Si è fatto un’idea del perché Keats abbia bruciato le lettere di Fanny?
«No, non faccio che domandarmelo. So che, ogni tanto, aveva la tendenza a bruciare oggetti e poesie che, a un certo punto, sentiva estranei. Penso che, nel caso della corrispondenza con Fanny, gli risultasse troppo doloroso sapere che stava per morire, a 25 anni, senza la possibilità di rivedere la donna amata. Smise addirittura di scriverle e persino di aprire le lettere che riceveva da lei. Anzi, credo che le ultime lettere di Fanny siano state addirittura sepolte con lui, ancora sigillate».
Come ha studiato i modi dell’epoca?
«È bastato indossare quegli abiti e, di colpo, abbiamo iniziato a comportarci da persone dell’Ottocento. Jane ci ha spinto a seguire l’etichetta vittoriana».
Come?
«Allora non ci si poteva esprimere liberamente come oggi. Ricordo una scena in cui Abbie e io eravamo seduti a parlare in modo molto intimo, in una stanza con altre persone e, distrattamente, le ho messo una mano sul ginocchio. Jane ha fermato la scena: all’epoca un gesto del genere era inconcepibile. Almeno in pubblico».
Com’è lavorare con una regista come la Campion?
«Jane ti guarda dritto dentro e capisce cose di te che tu stesso non hai mai considerato. A volte mi sentivo come sotto un incantesimo. Ha il dono di capire se qualcosa non funziona: usa molto il silenzio e riesce a eliminare i fattori che ti impediscono di dare il meglio».
Lei si è fatto la fama di uno che resta nel personaggio finché le riprese non sono terminate. Si sentiva Keats anche durante i momenti di pausa?
«Ogni volta sono quasi ossessionato dal ruolo che mi attende: provo persino a respirare come se fossi un altro. È curioso perché è stato proprio Keats a dire per primo che la grandezza di Shakespeare era quella di eliminare se stesso mentre dava vita ai personaggi: è proprio quel che provo a fare come attore».

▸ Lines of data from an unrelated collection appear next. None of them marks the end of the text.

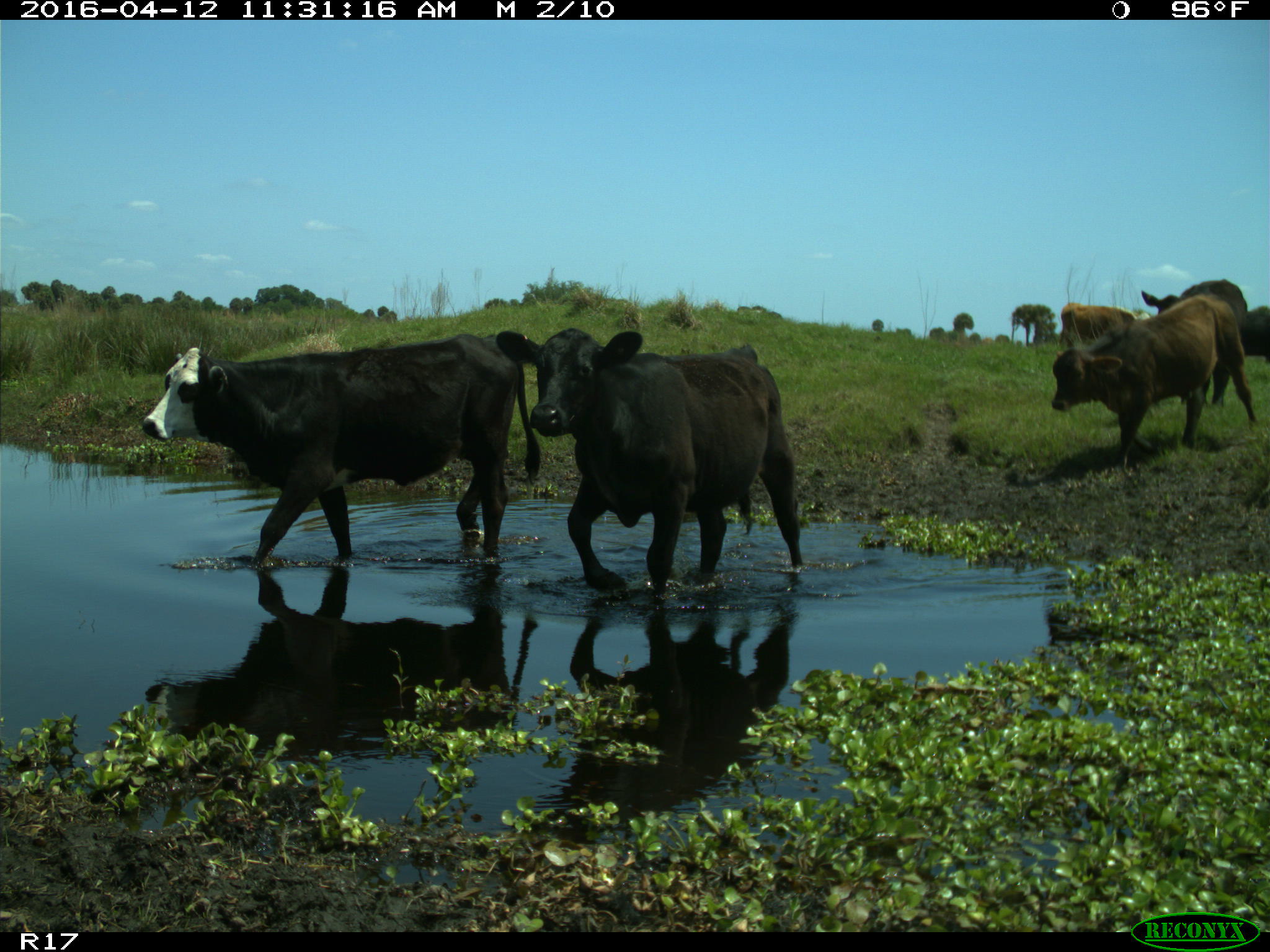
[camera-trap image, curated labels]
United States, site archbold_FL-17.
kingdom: Animalia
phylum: Chordata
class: Mammalia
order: Artiodactyla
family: Bovidae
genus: Bos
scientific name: Bos taurus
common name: domestic cow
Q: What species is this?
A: Bos taurus (domestic cow).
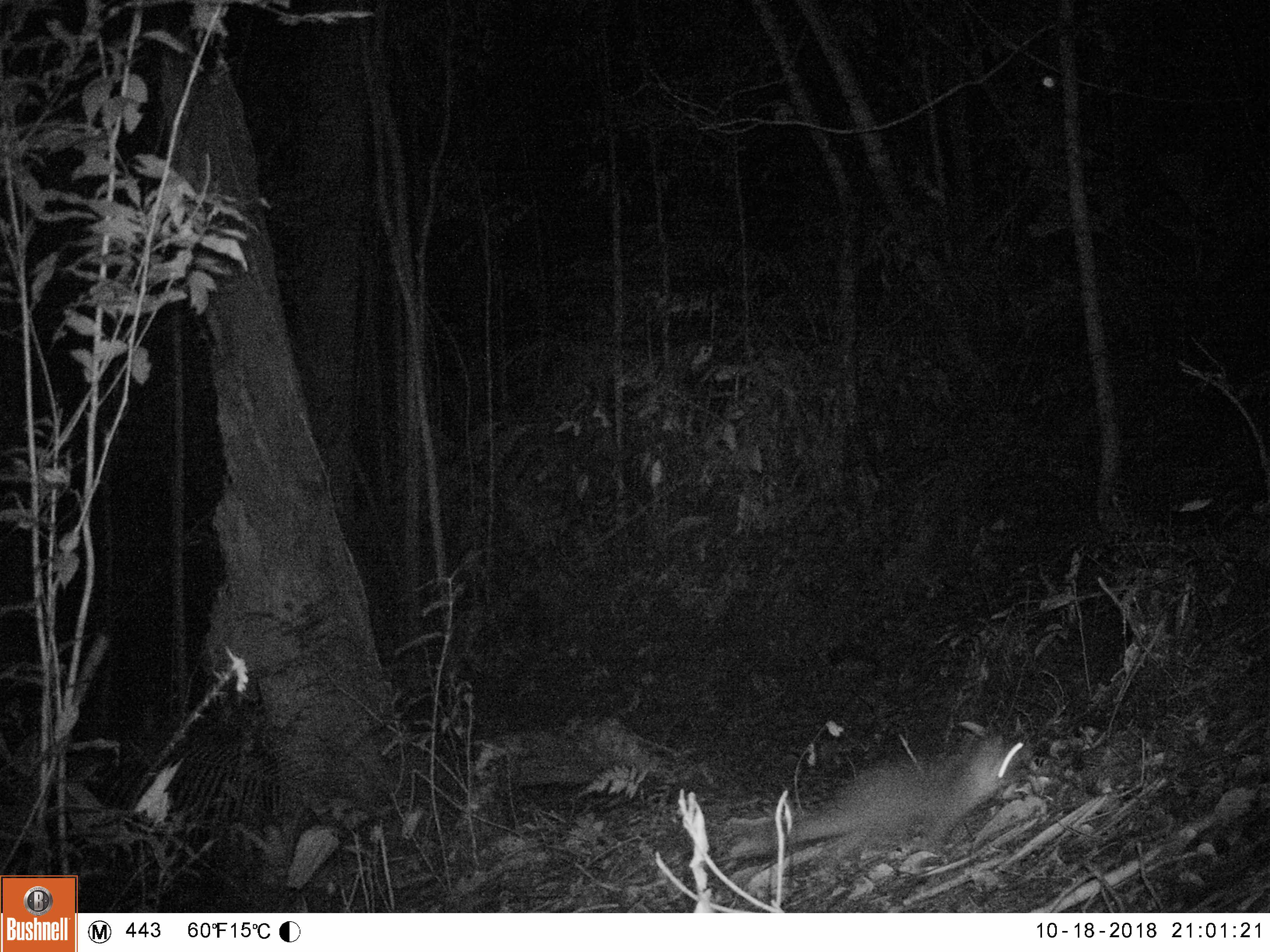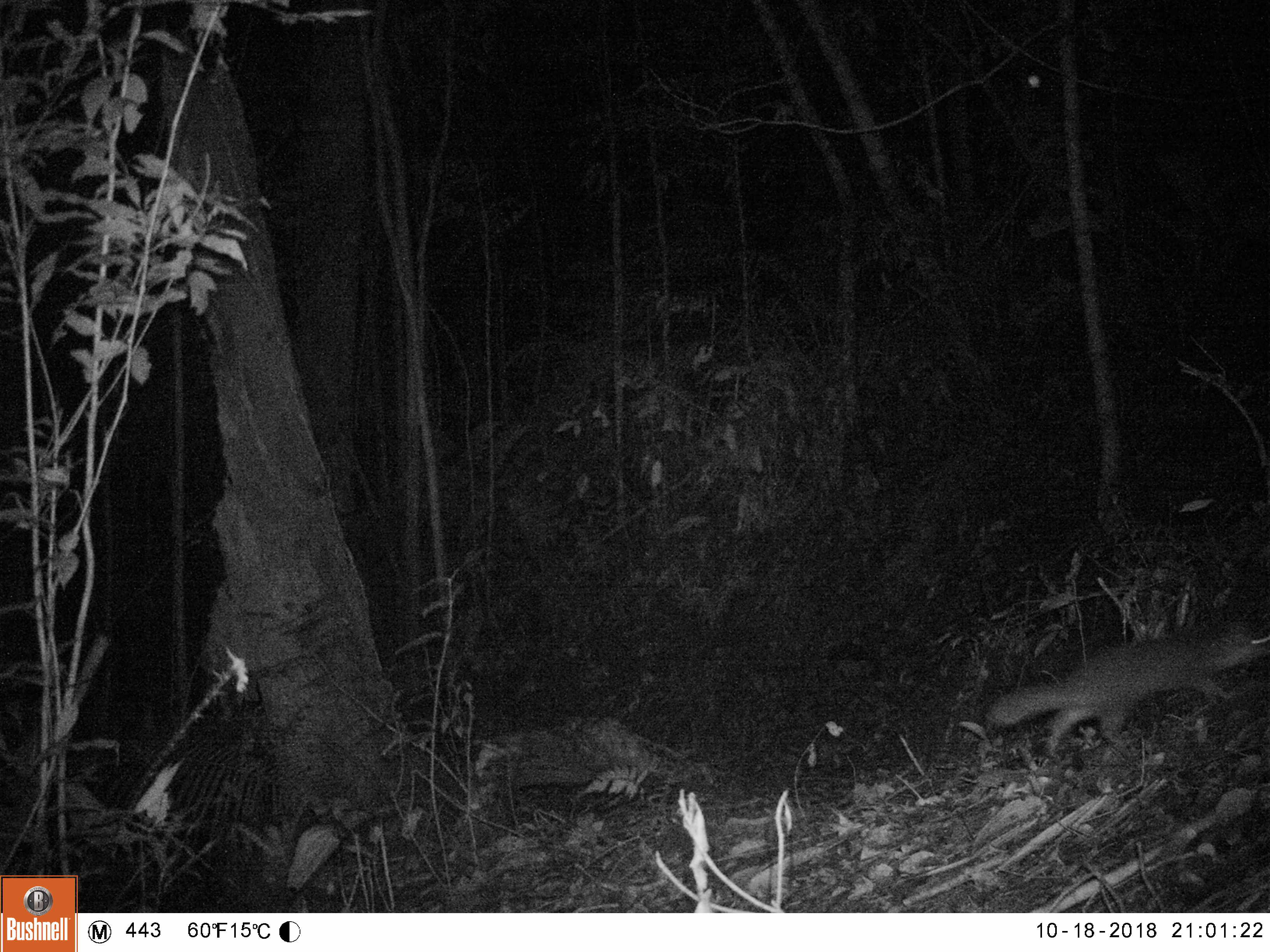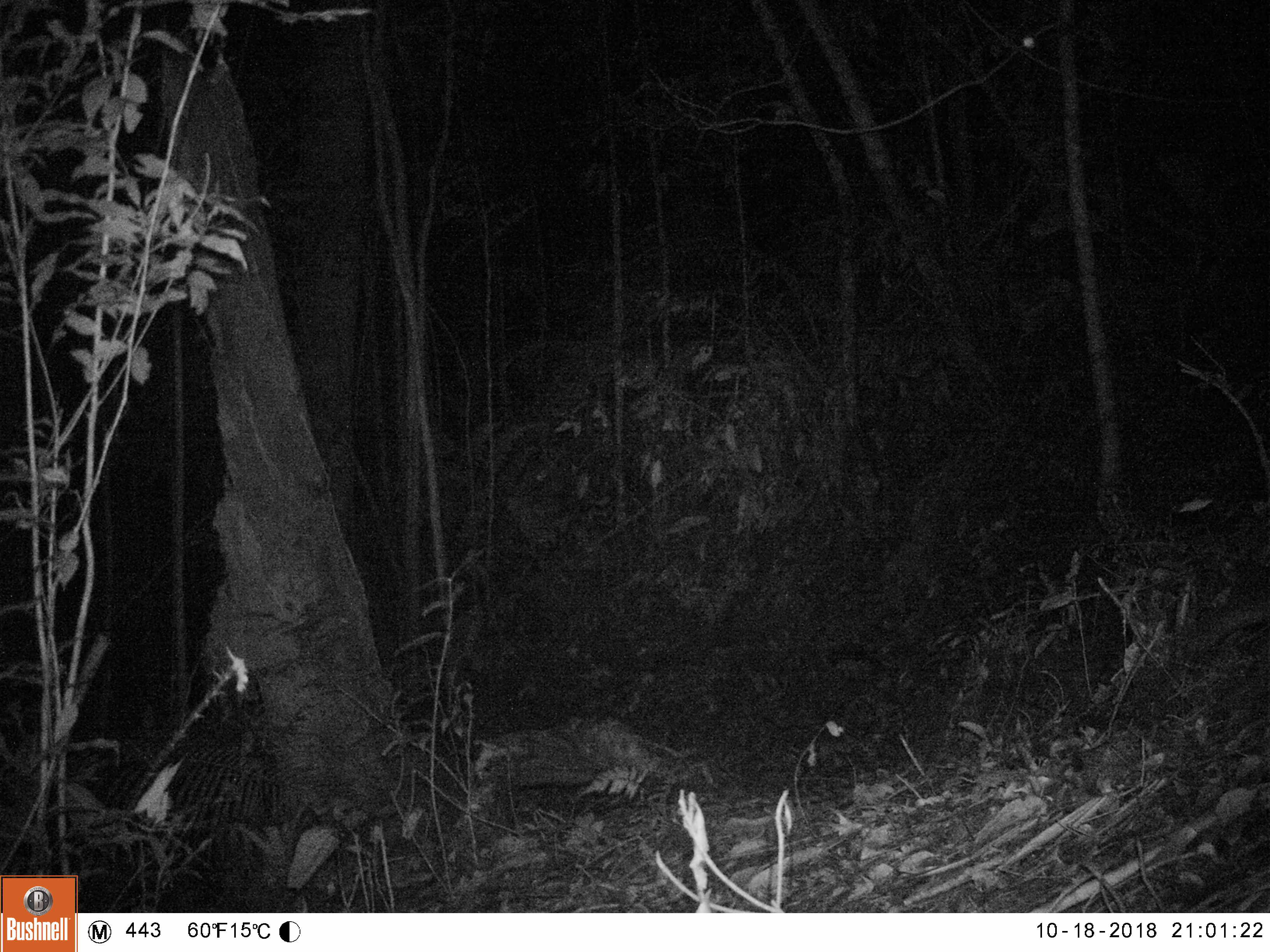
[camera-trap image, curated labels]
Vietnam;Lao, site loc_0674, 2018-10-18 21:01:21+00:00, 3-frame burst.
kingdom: Animalia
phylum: Chordata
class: Mammalia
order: Carnivora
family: Mustelidae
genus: Melogale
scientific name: Melogale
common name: ferret badger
Ferret badger (Melogale). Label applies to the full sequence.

Si ricorda il primo momento in cui ha desiderato fare questo mestiere?
«Tempo fa sfogliavo l’abum di famiglia con mia madre e abbiamo notato che ero in maschera praticamente in ogni foto dai due anni in poi. E pensare che in famiglia non ci sono artisti. Mio fratello gemello, per esempio, è completamente diverso da me».
Si sarà dato una spiegazione...
«Inconsciamente, ho sempre voluto essere qualcun altro. I personaggi che interpreto mi meravigliano. Mi innamoro di loro. Al punto da voler diventare una persona migliore e più interessante di quella che sono in realtà».